かじドゥンドゥン

ファルコン・レイクのかじドゥンドゥンのレビュー・感想・評価

ファルコン・レイク(2022年製作の映画)
3.8
夏の長期休暇を家族とともに湖畔で過ごす少年バスチャン。当地では、幼馴染みである年上の少女クロエと遊んで暮らす。湖には幽霊が出るのだと、子ども染みたことを言う傍らで、年上の青年たちと夜遊び、飲酒、喫煙と、ませた一面も見せるクロエに、バスチャンは翻弄されつつも惹かれてゆく。

そして長い休暇を終え、バスチャンたちが帰宅する日の前夜。寝室を抜け出したクロエの後を追って、深夜の野外パーティーにやってきたバスチャンは、当地に越してきたばかりの青年オリヴァーとクロエとがいちゃついている場面を見せつけられる。先日、バスチャンはオリヴァーから、クロエと関係をもったのかと聞かれ、思わず嘘をついてうなずいてしまい、そのことがクロエにばれて、バスチャンとクロエとの関係が気まずくなった矢先の、つらい光景。
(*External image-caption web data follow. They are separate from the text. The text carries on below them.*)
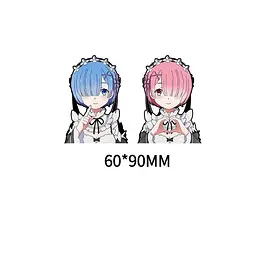 Голографічна наклейка Re:Zero. Життя з нуля в альтернативному світі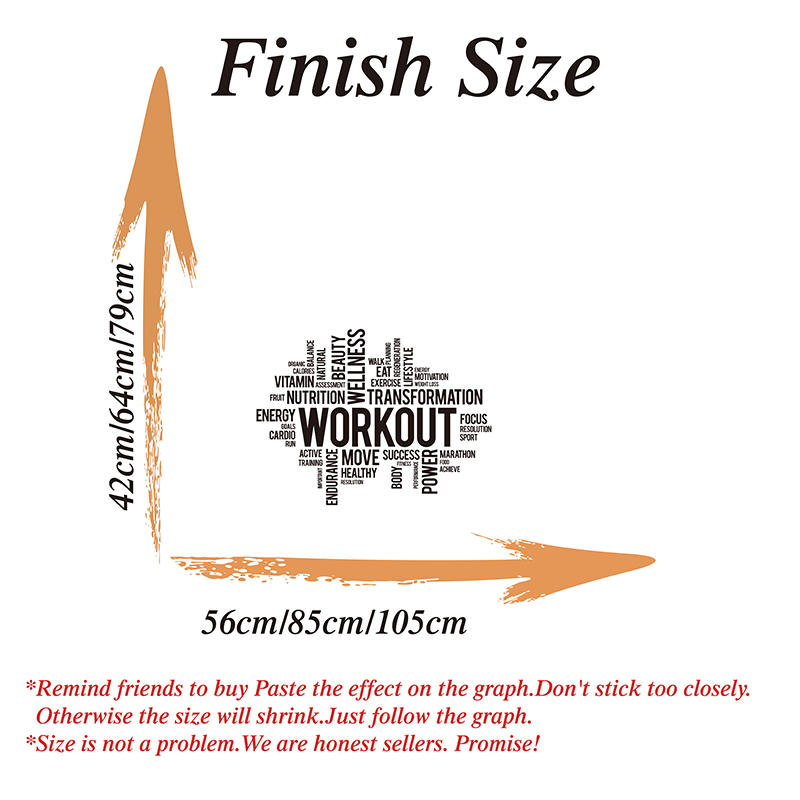 Stiker Dinding Awan Kata Olahr - Crossfit Training ulasan dan harga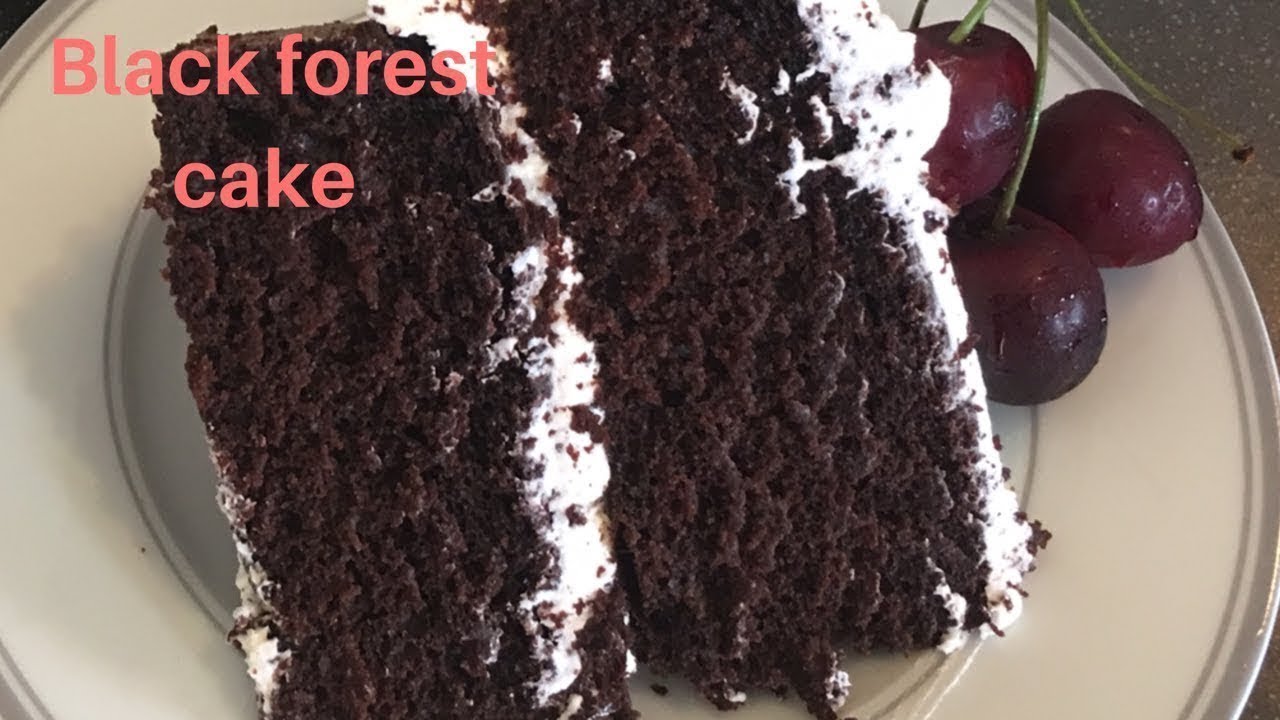 BLACK FOREST CAKE || CHOCOLATE CAKE RECIPE || CAKE RECIPE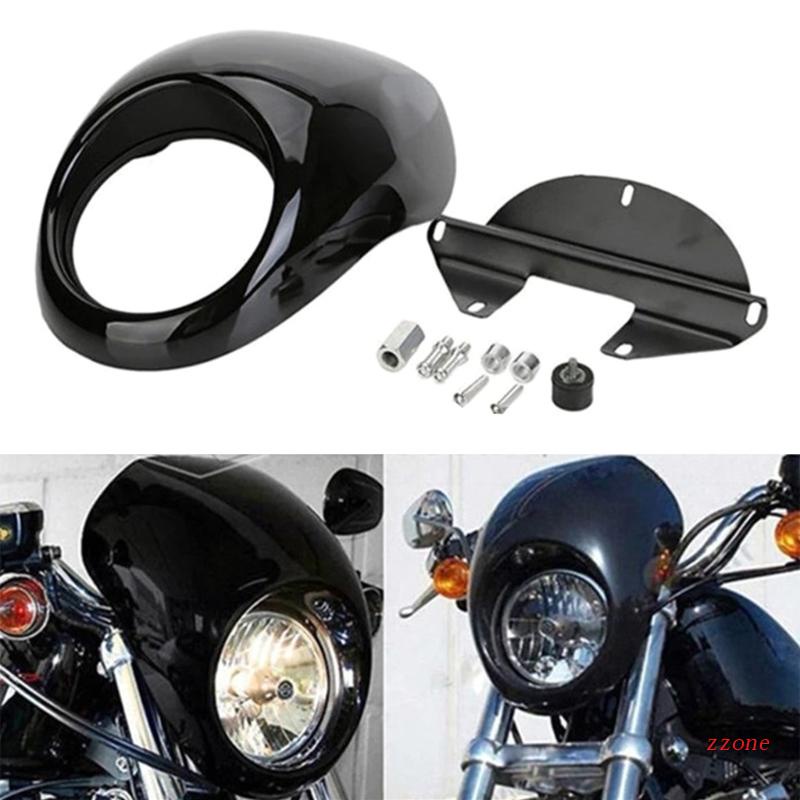 Zzz Fairing Lampu Depan Motor Dirt Bike Warna Hitam Untuk 883 XL 1200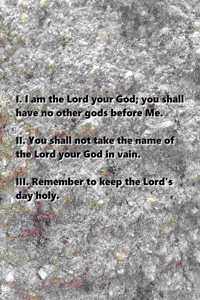 2020 Daily Planner Religious Theme First Three Commandments Modern Stone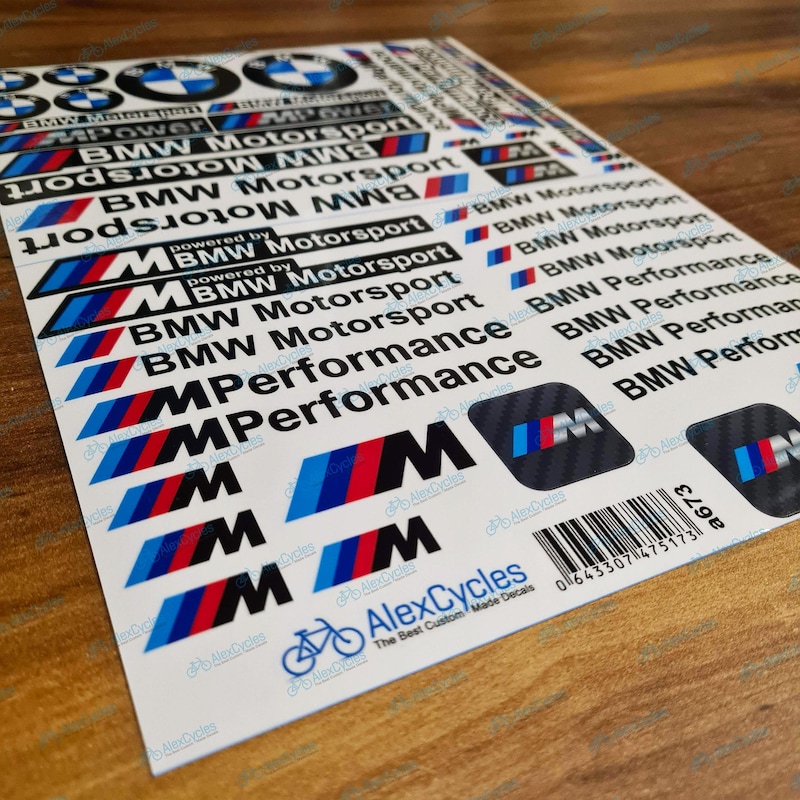 Bmw Stickers - Etsy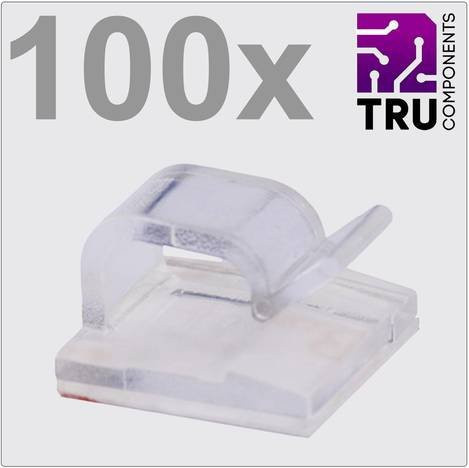 3M Kabelclip selbstklebend transparent 100 Stück für Bündel-Durchmesser 1 bis 7mm - Bild 1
さらに、酒を補充するという名目で、オリヴァーとクロエが、対岸の家屋に消えて行った。他の仲間たちが、二人のいちゃつく場面を見てやろうと、一斉に湖に飛び込んで、泳ぎ出す。バスチャンは水が苦手だが、恐る恐る、湖に身を浸し、拙い泳ぎで対岸を目指す。見るべきではない場面をわざわざこの目で確かめるための、破滅に向けた必死の水泳。そして・・・。

結末が結構難しい。恋多き母を持つクロエは、年頃だけに自然と性的な魅力を放ちつつも、それに惹かれてアプローチしてくる青年たちに対しては潔癖で、処女を貫いている。奥手のバスチャンは、クロエからすれば幼稚でつまらないというよりも、むしろ下心抜きで接してくれる信頼できる相手。だからこそ彼には、母から引き継いだかもしれない汚らわしさを意識せず、純な気持ちで性的な接触も許せるという、入り組んだ気持ち。クロエのこの心性が、結末を読み解くカギだと思ったのだけれど。